Introduction
Welcome to the Thinking About Mathematics Instruction (TMI) Leadership Content Knowledge Elementary and Middle School
Principals’ Survey website.
This survey is the cornerstone of a research project (NSF Grant EHR-0335384) to investigate elementary and middle school principals’ leadership content knowledge (LCK) for mathematics.
LCK relates to principals’ knowledge of mathematics for teaching and their ideas about the nature of mathematics learning and mathematics instruction. This site describes how we used
the survey and how we scored and coded the results in our work. It includes the contents of the survey itself as well as coding
schemes for analyzing the qualitative aspects of the data on LCK that the survey provides. (If you are interested in principals and other administrators at the secondary level,
please
click here to find information about a comparable survey developed to
measure the LCK of secondary administrators.)
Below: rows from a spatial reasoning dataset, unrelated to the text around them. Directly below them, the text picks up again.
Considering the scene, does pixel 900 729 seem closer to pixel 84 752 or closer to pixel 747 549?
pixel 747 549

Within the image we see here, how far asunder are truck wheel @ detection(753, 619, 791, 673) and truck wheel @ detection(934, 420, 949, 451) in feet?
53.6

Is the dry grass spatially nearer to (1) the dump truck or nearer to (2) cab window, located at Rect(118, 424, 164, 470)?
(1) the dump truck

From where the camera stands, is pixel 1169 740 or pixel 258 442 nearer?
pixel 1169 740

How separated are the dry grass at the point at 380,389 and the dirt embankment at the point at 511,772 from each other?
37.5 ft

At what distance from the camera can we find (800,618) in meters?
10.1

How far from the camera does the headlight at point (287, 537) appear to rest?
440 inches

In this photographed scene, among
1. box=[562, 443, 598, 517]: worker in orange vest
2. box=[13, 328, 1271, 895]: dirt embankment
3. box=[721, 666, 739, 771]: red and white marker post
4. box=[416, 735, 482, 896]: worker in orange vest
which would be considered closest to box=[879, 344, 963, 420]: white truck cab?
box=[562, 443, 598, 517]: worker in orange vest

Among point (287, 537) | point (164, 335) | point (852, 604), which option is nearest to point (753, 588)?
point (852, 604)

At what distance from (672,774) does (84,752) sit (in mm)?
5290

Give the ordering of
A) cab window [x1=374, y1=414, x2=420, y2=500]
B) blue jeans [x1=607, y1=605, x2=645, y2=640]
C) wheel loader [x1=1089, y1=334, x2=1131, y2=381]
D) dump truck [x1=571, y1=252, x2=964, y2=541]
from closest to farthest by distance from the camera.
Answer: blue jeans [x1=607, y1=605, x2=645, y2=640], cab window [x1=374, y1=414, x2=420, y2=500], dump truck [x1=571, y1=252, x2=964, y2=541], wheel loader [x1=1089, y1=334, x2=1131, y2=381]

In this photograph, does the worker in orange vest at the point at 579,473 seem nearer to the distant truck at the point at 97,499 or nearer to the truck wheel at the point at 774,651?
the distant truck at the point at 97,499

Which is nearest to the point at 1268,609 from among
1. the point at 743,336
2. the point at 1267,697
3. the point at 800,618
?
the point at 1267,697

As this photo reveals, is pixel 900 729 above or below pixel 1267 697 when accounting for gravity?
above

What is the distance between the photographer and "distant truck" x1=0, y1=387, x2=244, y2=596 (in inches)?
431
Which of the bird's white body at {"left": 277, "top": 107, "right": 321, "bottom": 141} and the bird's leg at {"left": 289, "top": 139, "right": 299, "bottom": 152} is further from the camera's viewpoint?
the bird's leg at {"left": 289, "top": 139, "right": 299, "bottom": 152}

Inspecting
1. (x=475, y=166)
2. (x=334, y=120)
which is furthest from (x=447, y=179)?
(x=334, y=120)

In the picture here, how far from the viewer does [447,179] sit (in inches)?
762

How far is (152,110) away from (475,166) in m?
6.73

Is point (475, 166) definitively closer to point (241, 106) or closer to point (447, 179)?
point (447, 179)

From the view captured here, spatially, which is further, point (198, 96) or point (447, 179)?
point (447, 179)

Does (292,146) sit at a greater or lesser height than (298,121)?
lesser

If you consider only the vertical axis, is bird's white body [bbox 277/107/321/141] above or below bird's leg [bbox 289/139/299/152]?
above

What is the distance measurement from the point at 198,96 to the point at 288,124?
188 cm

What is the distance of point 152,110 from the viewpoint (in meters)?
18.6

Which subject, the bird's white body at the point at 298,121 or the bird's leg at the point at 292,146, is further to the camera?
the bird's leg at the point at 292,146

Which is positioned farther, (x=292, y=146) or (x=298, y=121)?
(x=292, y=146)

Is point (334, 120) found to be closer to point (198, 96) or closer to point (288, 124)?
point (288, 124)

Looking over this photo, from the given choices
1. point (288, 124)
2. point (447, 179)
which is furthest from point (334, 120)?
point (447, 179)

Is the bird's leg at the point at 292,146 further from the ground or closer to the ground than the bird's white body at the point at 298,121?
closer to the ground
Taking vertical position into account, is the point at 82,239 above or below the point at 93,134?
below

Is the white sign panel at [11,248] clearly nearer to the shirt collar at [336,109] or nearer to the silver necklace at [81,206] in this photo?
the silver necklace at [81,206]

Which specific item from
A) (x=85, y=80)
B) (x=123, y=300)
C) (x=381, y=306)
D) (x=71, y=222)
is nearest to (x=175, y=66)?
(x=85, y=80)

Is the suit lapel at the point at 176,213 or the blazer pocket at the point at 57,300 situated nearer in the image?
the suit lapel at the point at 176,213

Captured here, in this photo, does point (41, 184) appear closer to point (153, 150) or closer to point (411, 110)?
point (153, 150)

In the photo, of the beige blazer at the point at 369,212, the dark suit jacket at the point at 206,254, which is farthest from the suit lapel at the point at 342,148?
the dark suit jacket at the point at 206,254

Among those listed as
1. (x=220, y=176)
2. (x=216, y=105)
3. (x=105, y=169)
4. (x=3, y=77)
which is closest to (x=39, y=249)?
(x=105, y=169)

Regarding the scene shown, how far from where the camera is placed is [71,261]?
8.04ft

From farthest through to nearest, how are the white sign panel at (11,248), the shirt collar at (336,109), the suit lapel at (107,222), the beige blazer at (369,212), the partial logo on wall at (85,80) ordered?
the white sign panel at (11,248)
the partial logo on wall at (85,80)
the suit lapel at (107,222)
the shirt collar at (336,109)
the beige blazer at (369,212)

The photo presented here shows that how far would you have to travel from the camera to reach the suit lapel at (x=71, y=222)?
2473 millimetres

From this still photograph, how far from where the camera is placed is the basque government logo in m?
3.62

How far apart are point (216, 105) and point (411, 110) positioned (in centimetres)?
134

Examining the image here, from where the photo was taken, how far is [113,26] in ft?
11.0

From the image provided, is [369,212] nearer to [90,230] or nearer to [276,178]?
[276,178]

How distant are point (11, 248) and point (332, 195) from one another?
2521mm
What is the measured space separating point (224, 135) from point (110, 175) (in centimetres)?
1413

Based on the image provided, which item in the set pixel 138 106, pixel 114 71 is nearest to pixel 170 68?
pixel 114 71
The original purposes of the TMI survey were to help formulate a picture of the LCK of the national sample of elementary and middle school
principals who participated in our study and to ascertain what can be learned about the LCK of a sub-group of these principals from efforts to improve it through a
professional development program in mathematics education for elementary and middle school administrators called
Lenses on Learning. Developed at EDC with support
from the National Science Foundation (NSF Grant ESI-9731242), Lenses provides principals and other administrators with opportunities both to think through different
orientations toward mathematics learning and teaching and to explore mathematical topics from the elementary and middle school curriculum more deeply than they may
have been able to do previously.
Now that we have finished administering the TMI surveys, we are releasing all items, with the exception of those items that
are part of the Mathematics Content Knowledge for Teaching Section, for use by those who wish to gain an understanding of the LCK of principals with whom they
work. We are not at liberty to release the Mathematics Content Knowledge for Teaching section because it comprises items that are still in use in various other
research contexts. We do, however, provide detailed information about the contents of this section as well as how to
assemble your own mathematics content knowledge section.